In a perfect world, Ken Griffey, Jr. would be hitting home run number 700, not 600. The entire controversy of baseball's home run king, Barry Bonds, would be avoided to an extent. The fans of the game would be much more excited for Griffey, and the game of baseball would be better off.
All in all, "The Kid” would be in the thick of attempting to catch Bonds and claim the title of home run king.
Fans would have a man on top of the game who's never been mentioned in any of the steroid reports, a man who's done it the hard way. Naturally.
Griffey's long career has been marred by injuries. Let's look in-depth at his injury history and see what could have been. Injuries forced Junior to miss 260 out of 486 games from 2002 through 2004.

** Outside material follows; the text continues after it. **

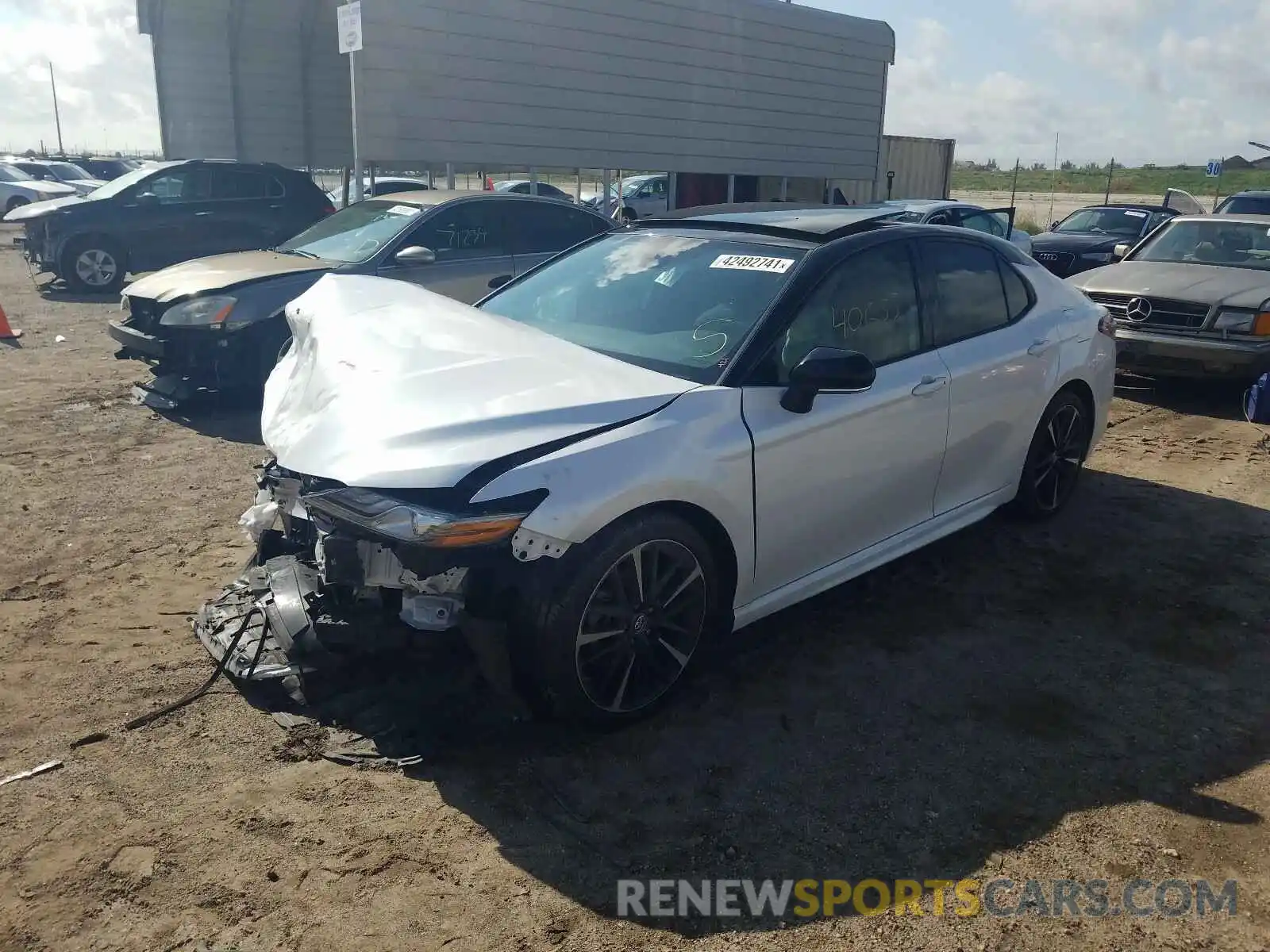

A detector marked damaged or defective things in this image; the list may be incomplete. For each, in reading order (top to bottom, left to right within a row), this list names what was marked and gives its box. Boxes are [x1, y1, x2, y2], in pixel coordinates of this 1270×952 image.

260 games. That's over a season and a half. If you consider that Griffey hit 41 home runs between 2002 and 2004 and 35 the very next season in 2005, if he had stayed injury free, one could add anywhere from 25-45 home runs to his total. He experienced season ending injuries in 2002, 2003, and 2003.
Below are the statistics in what could be the best season of Griffey’s career. If Griffey could have kept pace with his MVP season in 1997, who knows what could have been possible.
Yr 1997 Ag 27 Tm SEA Lg AL G157 AB 608 HR 56 RBI 147 AVG .304
This is Griffey's 20th season in the big leagues and he has 599 career home runs as of today. If he had not been injured as much (from everything from running into outfield walls to breaking bones while playing with his child) Griffey and his swing (described as "majestic" and even "perfect") would eventually have a shot to be at the top of the home run list.
That's something that all baseball fans would welcome with open arms.